=== Trecho do texto ===
Um (atrasado e precário) Feliz dia do Advogado: um chamado para falar

por Eliseu Raphael Venturi

“Pudemos inclusive fazer pedidos, aos quais o imitador de vozes atendeu com a maior solicitude. Quando, porém, no final, sugerimos que imitasse sua própria voz, ele disse que aquilo não sabia fazer”. (Thomas Bernhard²).

Onze de Agosto: dia do advogado e dia da profusão eterna em 24 horas de votos de “feliz dia do advogado” escrito com caligrafias impessoais e fotos estrangeiras de bancos de fotos, além do panetone da firma (provavelmente cortado em razão da crise universal) e frases de Eduardo Couture.

Segundo Houaiss, online, no verbete “advogado”, a etimologia advém do latim “advocātus,i no sentido de ‘patrono, defensor procurador da causa, o que assiste um acusado com a sua presença, conselho, crédito, testemunho’”, encontrando também “deriva de advocatu- no sentido de ‘chamado para junto (para defender)’”. Advogar é, assim, em alguma medida semântica, ser chamado para falar “por alguém”.

Falar sobre a advocacia, ao seu tempo, é pensar em uma deontologia que precede uma ontologia: é pensar em uma série de normatividades, jurídicas ou consuetudinárias; é falar sobre o Código de Ética Profissional, sobre uma função essencial à justiça e sobre o Direito vivo.

É, pois, falar sobre a belíssima e prazerosa missão de raciocinar e argumentar juridicamente³, de identificar (construir?) o direito aplicável, pesquisar fatos, compor teses, analisar políticas, confrontar morais. Falar sobre advocacia é falar sobre o Direito posto em pleno movimento.

Falar sobre advocacia é, também, por um outro lado menos entusiasmante, pensar em um vasto horizonte de estereótipos [4].

Talvez o mais interessante deles seja o do advogado como “paladino da justiça”, herói destemido da verdade, da lei, da ordem. E esta característica interessante nada tem a ver com uma irônica crítica aos advogados cujo caráter e condutas sejam questionáveis; pelo contrário.

Se relaciona, antes, com a precarização da advocacia ante a qual estes mesmos advogados, que carregam o estereótipo de “paladinos”, mal conseguem fazer frente. Esta impotência só revela que, para além do voluntarismo e protagonismo individual, ou de situações pontuais acidentais, estamos em verdade diante de uma situação estrutural e estruturante.

Dia do Advogado é um dia pertinente para se falar sobre algumas questões esquecidas, encobertas, escamoteadas na linguagem e nas práticas, ocultadas nos discursos que muitas vezes parecem ir na contramão do que adiante se afirmará, embora as práticas é que se dão na contramão dos discursos que lhes mascaram, sendo, por isso mesmo, hipócritas.
=== Entradas de dados ===
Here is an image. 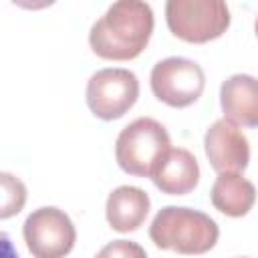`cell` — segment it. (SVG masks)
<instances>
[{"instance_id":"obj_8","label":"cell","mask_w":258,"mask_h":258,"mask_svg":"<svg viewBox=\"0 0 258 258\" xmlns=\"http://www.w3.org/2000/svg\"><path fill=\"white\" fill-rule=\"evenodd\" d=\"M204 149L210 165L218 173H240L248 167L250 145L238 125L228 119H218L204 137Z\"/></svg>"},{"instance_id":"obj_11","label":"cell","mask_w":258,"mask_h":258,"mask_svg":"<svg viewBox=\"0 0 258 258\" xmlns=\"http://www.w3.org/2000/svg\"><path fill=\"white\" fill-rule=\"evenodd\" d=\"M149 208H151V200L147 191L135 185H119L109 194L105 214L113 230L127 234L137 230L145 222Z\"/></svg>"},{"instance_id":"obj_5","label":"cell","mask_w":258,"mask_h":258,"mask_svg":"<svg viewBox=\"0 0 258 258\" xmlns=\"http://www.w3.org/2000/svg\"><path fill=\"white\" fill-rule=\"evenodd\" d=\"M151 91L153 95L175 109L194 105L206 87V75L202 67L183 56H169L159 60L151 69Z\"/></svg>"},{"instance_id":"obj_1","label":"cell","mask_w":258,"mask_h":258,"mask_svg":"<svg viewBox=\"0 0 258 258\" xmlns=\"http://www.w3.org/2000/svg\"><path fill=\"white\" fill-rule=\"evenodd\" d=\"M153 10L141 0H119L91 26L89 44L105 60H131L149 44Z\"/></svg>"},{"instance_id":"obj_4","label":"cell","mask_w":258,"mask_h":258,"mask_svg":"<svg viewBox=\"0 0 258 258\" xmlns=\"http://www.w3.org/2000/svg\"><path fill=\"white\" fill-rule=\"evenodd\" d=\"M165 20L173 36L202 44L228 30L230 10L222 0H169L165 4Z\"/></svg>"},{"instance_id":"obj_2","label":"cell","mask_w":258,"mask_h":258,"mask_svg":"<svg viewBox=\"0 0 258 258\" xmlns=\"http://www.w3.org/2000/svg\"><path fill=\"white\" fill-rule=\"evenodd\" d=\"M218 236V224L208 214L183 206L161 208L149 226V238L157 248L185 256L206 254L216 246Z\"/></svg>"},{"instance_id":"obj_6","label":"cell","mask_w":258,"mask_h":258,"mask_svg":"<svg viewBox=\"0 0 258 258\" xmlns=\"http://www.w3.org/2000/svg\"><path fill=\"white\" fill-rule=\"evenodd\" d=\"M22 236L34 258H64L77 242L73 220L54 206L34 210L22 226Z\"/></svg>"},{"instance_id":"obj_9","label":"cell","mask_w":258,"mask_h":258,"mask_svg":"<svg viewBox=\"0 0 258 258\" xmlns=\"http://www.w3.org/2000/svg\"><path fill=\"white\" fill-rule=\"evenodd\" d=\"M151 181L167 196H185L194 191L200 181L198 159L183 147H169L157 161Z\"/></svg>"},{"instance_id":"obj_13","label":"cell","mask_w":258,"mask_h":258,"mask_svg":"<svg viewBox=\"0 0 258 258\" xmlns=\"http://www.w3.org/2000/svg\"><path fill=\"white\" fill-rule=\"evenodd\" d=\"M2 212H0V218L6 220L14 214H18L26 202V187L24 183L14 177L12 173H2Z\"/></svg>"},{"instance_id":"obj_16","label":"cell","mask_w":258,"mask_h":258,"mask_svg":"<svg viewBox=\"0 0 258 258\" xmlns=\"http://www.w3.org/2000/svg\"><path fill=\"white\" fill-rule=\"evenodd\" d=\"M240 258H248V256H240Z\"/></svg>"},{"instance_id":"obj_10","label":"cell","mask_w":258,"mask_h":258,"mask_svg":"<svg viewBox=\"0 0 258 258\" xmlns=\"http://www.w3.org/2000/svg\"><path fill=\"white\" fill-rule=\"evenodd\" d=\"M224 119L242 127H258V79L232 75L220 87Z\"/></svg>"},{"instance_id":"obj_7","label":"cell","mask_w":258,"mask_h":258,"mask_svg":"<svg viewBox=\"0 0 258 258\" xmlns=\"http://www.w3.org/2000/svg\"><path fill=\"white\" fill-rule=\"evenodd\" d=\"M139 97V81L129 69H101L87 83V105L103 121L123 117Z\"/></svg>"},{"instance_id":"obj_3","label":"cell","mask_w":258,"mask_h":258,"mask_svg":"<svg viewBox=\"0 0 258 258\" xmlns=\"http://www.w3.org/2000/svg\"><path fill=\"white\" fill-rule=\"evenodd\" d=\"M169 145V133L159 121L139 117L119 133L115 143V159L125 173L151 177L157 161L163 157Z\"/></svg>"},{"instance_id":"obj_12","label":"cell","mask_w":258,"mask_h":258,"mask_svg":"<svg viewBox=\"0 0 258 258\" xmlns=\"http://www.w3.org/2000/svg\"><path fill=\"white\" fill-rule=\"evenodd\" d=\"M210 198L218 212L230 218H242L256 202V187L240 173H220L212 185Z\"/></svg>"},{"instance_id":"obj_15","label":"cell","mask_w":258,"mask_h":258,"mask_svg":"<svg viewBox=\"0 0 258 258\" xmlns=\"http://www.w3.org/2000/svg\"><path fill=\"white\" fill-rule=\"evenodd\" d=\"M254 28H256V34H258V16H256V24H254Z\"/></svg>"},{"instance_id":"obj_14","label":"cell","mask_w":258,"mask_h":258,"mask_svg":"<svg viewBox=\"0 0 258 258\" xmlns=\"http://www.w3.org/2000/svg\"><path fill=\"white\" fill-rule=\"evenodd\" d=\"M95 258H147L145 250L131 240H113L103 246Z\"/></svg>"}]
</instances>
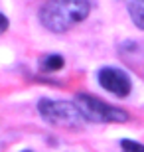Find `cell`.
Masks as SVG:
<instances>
===
> **Tarefa curta**
Resuma em duas frases o texto sobre o Dia do Advogado.

> **Resposta**
Pela origem latina da palavra "advogado", advogar é ser chamado para falar por alguém, e falar de advocacia é tratar de normas jurídicas e costumeiras, do Código de Ética Profissional e do Direito posto em pleno movimento. O texto também aponta estereótipos como o do advogado "paladino da justiça", que mal consegue enfrentar a precarização da profissão, uma situação estrutural sobre a qual o Dia do Advogado é um dia pertinente para falar.